Предстояло найти новый госпиталь.
Теперь уже нельзя было оборудовать его в ящике для перевозки мебели. По правде говоря, выбор у нас был небогатый. Пришлось устроить больницу там же, где мы собирали и хранили секретное оружие. Не очень гигиенично, но Китай приучил нас к грязи.
Постели из «Жэньминь жибао» были перенесены на последний этаж пожарной лестницы самого высокого дома в Саньлитунь. На головокружительной высоте в центре больничной палаты возвышался бак с мочой.

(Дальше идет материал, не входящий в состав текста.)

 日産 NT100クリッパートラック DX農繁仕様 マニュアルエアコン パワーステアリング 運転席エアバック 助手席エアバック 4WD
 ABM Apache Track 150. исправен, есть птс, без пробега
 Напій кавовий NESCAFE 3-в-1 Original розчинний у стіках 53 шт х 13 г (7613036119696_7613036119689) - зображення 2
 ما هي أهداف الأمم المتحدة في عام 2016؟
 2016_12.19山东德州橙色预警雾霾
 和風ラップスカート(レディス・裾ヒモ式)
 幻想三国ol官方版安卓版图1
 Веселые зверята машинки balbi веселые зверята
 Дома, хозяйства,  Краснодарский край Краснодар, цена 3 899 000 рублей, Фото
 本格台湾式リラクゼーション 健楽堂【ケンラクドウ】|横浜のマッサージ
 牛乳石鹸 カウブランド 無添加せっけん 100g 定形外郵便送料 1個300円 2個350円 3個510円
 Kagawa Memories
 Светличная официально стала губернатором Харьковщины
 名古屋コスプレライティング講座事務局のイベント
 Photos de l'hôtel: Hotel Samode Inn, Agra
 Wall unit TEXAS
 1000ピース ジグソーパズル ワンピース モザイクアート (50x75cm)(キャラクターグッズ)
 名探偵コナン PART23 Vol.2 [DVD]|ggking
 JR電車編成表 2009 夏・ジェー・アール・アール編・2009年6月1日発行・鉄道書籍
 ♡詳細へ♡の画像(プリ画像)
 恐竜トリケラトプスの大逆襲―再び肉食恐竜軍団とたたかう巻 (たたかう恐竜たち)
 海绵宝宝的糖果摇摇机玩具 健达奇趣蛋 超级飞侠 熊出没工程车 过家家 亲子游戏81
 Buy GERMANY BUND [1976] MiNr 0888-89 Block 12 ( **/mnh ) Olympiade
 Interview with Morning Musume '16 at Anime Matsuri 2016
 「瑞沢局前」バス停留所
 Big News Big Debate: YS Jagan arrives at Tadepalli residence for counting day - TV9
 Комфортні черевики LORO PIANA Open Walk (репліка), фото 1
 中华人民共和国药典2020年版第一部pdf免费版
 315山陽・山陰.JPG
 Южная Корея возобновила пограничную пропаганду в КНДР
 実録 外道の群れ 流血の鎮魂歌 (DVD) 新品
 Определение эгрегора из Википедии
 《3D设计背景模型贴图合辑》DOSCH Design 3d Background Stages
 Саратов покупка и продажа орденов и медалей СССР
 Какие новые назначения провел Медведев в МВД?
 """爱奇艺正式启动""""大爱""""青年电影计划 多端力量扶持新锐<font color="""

Немцы были настолько глупы, что пощадили наши запасы стерильной марли, витамина С и супов в пакетиках. Их сложили в рюкзаки и подвесили на металлические перила лестницы. Поскольку дождь в Пекине шел крайне редко, мы почти ничем не рисковали. Но теперь секретная база была видна гораздо лучше. Немцам стоило только задрать голову и хорошенько приглядеться, чтобы нас обнаружить. Правда, мы не были такими дураками, чтобы приводить туда пленных. Когда мы хотели помучить жертву, то спускали секретное оружие вниз.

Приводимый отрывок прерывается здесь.